Low-salinity water injection for EOR applications and for shale and tight sand fracturing has become a widely accepted approach. Experimental and modeling work is slowly unraveling the complexity of this system, with no unified theory to explain the fundamentals behind it. Our work adds a new spin to the topic, where the non-monotonic impact of salinity on contact angle reported in literature is linked to its non-monotonic impact on the properties of the water-oil interface.
We used a crude oil sample that originated from a field in Texas to create surfactant-stabilized brine-in-oil emulsions. We synthesized different brine systems starting from deionized water using two different salts, NaCl and CaCl2 at 8.55, 85.5 and 855 mMol/L. We quantified the stability of the emulsion using both gravimetric and centrifuge methods. We measured the variation in the viscosity of the emulsion for different brine fractions from 10 to 50 wt%.
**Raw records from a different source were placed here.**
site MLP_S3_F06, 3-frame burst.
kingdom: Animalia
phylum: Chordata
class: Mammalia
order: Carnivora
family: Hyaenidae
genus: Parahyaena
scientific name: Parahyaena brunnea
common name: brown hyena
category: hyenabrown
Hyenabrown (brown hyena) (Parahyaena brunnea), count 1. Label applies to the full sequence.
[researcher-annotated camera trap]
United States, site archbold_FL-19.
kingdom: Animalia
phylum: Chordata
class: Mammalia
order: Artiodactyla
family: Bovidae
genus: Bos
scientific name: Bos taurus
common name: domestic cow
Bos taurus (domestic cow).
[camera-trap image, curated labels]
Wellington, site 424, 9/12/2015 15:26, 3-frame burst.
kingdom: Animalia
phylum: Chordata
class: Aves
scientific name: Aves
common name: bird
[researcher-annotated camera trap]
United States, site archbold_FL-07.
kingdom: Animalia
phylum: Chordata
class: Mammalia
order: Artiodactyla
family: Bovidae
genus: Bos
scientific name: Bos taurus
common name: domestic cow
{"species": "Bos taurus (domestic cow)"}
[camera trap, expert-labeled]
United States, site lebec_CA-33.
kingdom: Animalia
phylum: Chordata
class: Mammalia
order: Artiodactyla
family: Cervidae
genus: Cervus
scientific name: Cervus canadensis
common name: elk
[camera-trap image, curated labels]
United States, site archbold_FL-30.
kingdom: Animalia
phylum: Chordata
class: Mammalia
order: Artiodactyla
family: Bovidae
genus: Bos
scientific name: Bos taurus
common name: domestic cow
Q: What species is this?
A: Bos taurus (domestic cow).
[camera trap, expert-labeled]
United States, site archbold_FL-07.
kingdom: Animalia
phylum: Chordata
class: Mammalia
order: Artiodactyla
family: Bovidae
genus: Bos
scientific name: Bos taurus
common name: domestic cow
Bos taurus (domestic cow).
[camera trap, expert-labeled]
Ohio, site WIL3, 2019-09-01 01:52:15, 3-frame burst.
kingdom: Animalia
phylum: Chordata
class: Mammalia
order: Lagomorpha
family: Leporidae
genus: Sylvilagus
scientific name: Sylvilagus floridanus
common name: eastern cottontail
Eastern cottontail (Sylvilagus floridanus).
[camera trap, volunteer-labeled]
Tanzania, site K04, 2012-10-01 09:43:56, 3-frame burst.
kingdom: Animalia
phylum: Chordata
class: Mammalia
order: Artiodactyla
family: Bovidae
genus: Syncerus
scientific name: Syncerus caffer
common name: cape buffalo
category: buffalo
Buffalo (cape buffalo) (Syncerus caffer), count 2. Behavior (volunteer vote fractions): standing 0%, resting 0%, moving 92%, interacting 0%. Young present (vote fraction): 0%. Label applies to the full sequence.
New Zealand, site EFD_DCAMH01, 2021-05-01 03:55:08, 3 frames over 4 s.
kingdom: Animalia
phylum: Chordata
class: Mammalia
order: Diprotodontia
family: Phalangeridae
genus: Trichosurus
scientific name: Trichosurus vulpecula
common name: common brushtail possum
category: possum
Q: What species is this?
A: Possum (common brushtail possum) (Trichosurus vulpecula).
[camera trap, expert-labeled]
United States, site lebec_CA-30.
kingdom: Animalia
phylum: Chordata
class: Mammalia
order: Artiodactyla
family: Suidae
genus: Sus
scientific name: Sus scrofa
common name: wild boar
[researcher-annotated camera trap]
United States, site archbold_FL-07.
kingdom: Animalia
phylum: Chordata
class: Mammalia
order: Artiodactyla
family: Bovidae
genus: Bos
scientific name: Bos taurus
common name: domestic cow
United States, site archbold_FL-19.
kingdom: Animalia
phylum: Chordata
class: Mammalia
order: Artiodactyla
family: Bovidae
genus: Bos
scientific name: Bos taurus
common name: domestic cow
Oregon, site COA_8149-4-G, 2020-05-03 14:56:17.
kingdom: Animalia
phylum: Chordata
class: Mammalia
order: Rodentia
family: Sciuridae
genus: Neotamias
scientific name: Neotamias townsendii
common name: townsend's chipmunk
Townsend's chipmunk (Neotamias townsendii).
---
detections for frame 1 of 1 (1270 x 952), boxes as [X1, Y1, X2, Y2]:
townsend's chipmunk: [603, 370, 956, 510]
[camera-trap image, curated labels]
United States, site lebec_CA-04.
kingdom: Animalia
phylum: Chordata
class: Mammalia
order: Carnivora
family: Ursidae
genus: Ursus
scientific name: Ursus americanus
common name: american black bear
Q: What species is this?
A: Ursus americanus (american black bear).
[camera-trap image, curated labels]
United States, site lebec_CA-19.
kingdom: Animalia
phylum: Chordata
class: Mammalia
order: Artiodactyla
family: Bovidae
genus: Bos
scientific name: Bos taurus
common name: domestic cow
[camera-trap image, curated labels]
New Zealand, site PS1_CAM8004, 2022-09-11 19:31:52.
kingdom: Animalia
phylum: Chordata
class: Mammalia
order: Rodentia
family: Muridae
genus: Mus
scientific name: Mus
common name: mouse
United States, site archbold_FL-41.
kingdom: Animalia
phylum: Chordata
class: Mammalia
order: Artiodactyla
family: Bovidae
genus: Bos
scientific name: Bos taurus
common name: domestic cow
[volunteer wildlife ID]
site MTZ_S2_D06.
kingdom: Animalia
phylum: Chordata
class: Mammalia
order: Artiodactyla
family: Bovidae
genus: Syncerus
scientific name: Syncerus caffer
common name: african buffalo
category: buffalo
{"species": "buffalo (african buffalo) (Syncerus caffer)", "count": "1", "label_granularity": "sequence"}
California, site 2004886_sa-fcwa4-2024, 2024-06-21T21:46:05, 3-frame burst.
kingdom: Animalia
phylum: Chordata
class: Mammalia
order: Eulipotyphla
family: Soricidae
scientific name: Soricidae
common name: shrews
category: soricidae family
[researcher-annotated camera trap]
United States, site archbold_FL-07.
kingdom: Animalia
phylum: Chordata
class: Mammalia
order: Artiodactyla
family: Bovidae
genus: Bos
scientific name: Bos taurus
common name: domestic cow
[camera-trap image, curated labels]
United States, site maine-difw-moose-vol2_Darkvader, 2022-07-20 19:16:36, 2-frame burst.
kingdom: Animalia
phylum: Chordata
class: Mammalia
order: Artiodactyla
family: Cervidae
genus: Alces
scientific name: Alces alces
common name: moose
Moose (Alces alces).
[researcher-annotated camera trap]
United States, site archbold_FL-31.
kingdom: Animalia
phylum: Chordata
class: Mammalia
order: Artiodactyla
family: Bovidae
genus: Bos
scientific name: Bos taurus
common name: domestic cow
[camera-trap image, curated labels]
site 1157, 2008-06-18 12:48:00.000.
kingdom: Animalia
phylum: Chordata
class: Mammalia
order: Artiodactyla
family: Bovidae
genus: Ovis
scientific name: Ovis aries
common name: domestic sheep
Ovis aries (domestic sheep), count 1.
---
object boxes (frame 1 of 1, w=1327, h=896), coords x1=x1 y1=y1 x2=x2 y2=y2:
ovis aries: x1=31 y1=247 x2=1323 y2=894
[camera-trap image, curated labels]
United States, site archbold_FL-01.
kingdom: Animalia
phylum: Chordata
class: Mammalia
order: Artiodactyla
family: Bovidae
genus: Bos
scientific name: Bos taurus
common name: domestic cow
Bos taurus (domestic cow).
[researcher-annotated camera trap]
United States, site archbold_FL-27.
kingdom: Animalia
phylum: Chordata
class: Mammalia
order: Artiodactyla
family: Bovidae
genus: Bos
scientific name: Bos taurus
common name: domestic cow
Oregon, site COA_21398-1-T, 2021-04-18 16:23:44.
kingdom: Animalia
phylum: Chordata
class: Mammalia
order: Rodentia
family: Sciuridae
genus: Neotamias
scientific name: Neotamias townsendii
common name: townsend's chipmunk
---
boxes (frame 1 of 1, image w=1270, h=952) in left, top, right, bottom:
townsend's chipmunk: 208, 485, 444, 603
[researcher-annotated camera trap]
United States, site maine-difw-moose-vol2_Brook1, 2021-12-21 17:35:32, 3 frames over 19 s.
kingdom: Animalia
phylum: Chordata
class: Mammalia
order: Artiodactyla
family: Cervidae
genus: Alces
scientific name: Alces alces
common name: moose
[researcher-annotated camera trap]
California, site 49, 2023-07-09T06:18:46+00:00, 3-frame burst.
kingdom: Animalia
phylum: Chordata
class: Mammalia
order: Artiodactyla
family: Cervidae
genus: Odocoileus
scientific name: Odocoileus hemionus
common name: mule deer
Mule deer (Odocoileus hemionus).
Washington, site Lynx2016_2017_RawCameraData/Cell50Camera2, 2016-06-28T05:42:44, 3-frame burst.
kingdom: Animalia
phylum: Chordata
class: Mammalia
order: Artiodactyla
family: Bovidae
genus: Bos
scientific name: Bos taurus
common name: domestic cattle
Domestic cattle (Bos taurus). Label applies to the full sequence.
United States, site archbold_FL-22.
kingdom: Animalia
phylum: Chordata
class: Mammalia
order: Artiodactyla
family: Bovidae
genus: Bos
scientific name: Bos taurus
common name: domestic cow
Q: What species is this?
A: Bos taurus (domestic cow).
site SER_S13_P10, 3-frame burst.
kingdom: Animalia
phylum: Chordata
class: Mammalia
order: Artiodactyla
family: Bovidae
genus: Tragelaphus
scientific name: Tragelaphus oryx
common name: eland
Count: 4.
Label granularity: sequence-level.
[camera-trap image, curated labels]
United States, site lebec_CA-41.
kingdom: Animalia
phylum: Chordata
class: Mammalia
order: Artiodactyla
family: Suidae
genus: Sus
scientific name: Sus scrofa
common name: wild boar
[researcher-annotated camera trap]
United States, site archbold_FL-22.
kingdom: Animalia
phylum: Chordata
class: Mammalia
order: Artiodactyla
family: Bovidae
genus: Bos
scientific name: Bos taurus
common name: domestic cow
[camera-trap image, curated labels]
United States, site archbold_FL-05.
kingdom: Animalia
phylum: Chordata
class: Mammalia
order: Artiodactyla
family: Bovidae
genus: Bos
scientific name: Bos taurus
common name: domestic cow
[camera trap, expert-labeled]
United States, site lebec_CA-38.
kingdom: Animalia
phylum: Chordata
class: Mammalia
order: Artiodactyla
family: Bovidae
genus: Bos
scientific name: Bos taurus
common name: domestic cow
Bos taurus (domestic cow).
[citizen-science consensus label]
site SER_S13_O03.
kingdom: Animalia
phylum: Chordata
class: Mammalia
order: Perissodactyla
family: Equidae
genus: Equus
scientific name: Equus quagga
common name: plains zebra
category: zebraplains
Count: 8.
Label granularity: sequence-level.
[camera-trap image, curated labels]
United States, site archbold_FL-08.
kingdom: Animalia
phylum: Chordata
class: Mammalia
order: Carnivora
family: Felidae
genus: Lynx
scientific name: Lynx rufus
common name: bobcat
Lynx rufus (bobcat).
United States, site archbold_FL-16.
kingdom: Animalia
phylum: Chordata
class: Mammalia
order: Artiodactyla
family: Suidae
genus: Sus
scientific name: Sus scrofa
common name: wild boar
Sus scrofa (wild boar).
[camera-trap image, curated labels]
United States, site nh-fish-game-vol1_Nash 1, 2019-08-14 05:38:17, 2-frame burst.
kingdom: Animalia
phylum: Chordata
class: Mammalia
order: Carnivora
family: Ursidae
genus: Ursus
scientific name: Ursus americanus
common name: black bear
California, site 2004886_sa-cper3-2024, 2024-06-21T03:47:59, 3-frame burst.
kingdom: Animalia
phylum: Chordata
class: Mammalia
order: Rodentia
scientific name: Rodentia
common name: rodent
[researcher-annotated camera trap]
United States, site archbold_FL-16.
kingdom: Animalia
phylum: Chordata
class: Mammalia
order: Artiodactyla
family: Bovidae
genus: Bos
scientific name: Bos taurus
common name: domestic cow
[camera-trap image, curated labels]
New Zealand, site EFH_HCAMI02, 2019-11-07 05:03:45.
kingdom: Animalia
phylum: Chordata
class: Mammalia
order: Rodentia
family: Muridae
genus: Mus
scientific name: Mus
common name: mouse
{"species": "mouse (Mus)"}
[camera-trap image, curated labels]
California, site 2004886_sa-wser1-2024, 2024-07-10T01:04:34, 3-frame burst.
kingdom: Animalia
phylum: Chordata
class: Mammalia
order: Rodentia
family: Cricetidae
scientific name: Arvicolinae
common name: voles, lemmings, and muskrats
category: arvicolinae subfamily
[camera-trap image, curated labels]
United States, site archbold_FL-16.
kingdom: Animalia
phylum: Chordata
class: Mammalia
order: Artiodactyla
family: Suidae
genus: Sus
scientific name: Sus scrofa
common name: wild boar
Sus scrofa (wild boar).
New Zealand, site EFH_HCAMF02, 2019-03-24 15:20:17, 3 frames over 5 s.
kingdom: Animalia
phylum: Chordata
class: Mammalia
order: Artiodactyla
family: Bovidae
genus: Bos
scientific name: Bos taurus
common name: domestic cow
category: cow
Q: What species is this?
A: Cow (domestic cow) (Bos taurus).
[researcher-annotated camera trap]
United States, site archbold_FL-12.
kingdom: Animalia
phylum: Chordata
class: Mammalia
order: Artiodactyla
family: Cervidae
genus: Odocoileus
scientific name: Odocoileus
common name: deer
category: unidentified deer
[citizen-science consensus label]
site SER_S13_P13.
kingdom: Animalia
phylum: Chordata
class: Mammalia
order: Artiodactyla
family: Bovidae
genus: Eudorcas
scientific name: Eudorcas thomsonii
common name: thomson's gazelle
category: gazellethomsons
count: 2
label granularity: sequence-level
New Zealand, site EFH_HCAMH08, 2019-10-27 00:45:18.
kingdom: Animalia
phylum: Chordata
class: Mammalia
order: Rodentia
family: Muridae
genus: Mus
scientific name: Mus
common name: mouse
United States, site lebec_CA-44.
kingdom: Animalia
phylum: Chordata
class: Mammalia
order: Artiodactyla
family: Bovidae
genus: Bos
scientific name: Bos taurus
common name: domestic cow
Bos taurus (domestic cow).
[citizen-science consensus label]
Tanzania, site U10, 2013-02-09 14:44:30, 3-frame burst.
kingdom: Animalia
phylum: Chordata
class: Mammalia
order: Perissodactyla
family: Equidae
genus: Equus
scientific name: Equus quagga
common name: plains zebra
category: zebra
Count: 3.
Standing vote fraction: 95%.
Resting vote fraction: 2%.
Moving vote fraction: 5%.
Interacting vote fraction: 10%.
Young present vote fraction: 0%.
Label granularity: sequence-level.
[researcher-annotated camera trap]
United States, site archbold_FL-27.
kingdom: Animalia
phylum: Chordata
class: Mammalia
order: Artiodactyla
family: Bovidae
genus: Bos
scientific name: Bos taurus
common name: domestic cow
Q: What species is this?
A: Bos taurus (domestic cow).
The results show a different effect of salt on stability for different values of water-cut. This effect can range from a stability being directly proportional to salt concentration in one case, to being inversely proportional to salt concentration in the other case, including a scenario where a non-monotonic impact is recorded.
The work provides a comprehensive and detailed set of experiments on various measurements relating to the brine-oil interactions away from the influence of rock minerals. It shows similar trends to what is reported in the literature on experiments and simulations where carbonate and sandstone rock minerals are included. This brings to question some of the theories that are used to explain this behavior given that the complexity is evident even without the rock presence.